Saturday, January 02, 2010

Great White sharks text messaging lifeguards?

Great White sharks tracked by tags and text messages
Sharks are an ever-present threat in Perth waters Photo: Amos Nachoun / Barcroft USA

More than 70 white pointers have been tagged by scientists is Western Australia in a world first trial that will send beach lifesavers a text message when one of the predators swims close to the Perth shoreline.

Wildlife officials and scientists will also receive the text or email warning when any of the tagged sharks move to within 500m of metropolitan beaches.

The text messages will be triggered less than two minutes after a shark swims over any one of 18 acoustic seabed receivers.

Since the receivers were installed in May, Department of Fisheries' senior research scientist Dr Rory McAuley said sharks had been picked up in Perth waters on four occasion, PerthNow reports.

The last detection was in September.

"The use of the technology that delivers real-time notifications of tag detections hasn't been used in an operational sense anywhere else in the world," Dr McAuley told the website.

The study is aimed at unlocking the secrets of shark migration patterns and how they relate to attacks on humans.

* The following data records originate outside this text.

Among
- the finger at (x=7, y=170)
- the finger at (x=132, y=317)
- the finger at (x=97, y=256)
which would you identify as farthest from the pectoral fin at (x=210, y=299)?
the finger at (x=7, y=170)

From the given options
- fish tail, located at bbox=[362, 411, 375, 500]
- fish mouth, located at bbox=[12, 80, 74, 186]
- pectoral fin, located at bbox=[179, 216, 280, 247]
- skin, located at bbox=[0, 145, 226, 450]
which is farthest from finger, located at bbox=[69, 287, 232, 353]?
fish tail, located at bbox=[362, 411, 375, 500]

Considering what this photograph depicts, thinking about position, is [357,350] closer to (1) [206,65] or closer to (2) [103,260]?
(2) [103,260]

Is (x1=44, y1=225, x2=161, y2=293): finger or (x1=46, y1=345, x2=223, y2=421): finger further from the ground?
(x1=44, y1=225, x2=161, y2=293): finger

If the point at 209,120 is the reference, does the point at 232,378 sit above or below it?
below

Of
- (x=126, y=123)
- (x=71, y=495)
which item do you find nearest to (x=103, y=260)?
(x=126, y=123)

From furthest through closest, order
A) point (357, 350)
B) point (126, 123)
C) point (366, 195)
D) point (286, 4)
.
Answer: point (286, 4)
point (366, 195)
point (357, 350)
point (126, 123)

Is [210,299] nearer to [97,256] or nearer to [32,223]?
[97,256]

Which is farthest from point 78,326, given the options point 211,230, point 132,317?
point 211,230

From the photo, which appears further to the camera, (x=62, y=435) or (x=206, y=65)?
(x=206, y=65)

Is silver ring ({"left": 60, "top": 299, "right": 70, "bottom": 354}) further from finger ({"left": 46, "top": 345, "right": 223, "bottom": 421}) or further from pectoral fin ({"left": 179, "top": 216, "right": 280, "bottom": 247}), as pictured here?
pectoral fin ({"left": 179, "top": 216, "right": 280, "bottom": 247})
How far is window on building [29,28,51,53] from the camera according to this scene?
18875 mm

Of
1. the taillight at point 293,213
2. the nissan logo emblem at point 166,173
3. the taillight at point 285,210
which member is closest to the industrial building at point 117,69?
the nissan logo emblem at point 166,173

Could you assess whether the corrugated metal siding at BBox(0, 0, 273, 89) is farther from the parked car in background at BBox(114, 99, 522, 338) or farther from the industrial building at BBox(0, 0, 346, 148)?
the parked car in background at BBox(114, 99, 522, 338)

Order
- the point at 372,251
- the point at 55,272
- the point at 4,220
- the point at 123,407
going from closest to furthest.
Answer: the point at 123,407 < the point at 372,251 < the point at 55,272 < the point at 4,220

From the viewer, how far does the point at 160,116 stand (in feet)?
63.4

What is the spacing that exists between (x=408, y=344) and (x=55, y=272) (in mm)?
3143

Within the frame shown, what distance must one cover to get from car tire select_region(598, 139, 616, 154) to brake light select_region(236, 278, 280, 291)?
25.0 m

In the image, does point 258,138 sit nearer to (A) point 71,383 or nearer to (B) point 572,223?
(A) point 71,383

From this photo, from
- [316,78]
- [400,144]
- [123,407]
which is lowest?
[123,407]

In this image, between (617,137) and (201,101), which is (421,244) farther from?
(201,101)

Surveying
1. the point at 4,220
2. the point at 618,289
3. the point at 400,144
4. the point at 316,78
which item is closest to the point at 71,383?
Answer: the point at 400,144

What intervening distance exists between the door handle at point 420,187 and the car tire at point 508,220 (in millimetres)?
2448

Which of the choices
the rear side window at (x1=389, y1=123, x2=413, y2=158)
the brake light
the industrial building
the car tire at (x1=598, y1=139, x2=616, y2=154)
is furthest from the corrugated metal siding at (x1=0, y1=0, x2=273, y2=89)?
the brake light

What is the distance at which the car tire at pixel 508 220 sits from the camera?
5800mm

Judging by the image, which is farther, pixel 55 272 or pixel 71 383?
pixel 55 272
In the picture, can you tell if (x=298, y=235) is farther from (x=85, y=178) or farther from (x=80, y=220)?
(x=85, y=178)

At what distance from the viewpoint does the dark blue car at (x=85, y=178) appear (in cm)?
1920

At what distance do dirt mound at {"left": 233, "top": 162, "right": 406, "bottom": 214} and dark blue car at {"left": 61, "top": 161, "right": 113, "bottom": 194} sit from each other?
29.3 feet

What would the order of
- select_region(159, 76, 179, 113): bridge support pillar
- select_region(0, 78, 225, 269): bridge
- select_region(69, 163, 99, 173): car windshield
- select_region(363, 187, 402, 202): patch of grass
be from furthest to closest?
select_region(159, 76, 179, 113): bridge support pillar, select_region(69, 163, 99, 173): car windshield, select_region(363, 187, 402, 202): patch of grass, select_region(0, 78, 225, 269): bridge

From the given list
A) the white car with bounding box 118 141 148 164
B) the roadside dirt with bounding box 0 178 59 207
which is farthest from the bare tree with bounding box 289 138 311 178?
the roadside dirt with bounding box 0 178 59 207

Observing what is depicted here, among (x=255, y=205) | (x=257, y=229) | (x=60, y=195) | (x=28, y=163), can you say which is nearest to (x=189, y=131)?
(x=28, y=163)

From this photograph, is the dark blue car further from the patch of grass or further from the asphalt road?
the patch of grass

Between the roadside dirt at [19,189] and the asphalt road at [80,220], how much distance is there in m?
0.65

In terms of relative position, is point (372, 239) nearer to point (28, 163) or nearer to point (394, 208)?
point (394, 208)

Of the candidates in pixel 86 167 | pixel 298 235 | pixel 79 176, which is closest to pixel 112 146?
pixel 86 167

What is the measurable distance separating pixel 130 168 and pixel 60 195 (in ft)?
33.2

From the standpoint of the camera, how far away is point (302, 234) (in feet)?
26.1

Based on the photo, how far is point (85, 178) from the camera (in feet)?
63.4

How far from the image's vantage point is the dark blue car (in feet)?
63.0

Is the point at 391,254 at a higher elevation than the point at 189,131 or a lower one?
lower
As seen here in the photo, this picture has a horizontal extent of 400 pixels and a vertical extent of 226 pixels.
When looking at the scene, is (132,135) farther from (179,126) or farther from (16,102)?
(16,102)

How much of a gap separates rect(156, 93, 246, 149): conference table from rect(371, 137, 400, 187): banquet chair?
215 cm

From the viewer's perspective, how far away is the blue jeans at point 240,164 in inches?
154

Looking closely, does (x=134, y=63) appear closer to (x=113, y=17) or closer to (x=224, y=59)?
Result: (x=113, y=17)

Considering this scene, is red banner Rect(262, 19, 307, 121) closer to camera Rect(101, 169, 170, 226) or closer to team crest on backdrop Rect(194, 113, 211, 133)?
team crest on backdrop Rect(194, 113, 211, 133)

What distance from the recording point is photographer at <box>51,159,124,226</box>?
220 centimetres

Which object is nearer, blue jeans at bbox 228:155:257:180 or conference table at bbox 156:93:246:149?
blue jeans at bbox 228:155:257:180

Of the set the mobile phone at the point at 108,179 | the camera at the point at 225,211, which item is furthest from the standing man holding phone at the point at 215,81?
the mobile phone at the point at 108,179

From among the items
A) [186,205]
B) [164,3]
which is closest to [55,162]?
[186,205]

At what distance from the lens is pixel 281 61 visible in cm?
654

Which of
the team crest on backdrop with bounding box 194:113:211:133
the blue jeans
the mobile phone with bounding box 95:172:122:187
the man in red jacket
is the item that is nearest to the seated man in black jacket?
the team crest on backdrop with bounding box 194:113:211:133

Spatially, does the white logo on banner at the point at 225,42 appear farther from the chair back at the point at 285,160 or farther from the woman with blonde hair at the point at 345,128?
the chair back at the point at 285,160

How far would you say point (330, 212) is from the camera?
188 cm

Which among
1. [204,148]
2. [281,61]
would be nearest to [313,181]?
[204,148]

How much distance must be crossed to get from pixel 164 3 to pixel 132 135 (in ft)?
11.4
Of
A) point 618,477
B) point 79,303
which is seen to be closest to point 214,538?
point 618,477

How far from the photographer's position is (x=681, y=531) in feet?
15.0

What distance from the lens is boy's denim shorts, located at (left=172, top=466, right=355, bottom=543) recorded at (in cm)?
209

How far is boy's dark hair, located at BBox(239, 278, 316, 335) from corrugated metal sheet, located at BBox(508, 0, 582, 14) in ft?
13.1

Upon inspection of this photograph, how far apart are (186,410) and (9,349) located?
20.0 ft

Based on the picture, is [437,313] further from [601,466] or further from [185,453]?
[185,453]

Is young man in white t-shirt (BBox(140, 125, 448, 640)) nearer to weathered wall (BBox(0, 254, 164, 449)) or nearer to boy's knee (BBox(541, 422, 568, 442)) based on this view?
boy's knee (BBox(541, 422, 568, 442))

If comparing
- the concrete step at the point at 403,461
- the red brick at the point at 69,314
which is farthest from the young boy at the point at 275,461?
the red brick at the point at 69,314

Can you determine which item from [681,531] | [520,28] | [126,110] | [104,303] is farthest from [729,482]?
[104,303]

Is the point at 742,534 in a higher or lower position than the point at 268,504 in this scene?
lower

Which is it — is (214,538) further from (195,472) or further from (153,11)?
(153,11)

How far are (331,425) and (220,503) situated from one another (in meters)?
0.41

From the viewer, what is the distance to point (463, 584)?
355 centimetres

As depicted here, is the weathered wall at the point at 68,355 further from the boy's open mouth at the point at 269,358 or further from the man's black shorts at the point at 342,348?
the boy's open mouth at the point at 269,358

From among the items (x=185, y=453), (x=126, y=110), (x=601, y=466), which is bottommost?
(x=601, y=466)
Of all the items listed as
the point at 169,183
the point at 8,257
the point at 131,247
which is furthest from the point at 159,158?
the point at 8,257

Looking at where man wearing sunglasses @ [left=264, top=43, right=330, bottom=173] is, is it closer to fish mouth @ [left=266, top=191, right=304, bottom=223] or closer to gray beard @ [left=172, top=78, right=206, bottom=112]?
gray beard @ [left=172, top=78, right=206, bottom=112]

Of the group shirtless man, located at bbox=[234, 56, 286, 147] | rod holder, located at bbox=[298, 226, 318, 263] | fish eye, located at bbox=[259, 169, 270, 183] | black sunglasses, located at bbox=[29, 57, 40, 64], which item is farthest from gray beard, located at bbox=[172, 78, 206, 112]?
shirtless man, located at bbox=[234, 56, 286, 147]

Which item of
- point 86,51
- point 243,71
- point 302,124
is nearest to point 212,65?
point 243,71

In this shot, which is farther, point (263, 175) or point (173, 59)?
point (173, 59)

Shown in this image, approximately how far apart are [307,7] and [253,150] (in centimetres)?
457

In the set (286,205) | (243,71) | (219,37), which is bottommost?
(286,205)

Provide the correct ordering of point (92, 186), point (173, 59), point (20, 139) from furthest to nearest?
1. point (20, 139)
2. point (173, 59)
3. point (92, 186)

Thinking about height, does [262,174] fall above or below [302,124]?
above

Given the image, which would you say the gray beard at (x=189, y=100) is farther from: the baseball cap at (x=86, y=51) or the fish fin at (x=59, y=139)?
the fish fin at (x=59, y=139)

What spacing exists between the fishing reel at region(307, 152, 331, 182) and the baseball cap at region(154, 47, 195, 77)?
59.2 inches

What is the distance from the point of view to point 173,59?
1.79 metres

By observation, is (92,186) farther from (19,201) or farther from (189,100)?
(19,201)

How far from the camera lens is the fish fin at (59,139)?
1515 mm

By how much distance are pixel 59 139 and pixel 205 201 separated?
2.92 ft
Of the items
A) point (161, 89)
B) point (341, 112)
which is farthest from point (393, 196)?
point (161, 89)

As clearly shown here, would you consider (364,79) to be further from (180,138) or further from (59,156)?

"The information we are hoping to collect will hopefully provide us some answers to the questions we are always asking about how long white sharks spend off our beaches, whether they come back, is there a season, do they come back one year after the other."

In all, researchers hope to tag 100 sharks over the next two years.

The sharks are fitted with the satellite-tracking darts by researchers who shoot or stab the devices into the flank of the animals.

"I think the public's fear of sharks stems largely from a fear of the unknown," Dr McAuley said.

"Any information we can find out about the real risk of people encountering sharks at the beach will hopefully alleviate people's concerns to some degree."

Shark are an ever-present threat in the waters off Perth. Nine years ago, a man was killed by a white pointer in waist-deep water off Cottesloe Beach.

Since then, there have been a dozen shark attacks in Western Australia, two of them fatal.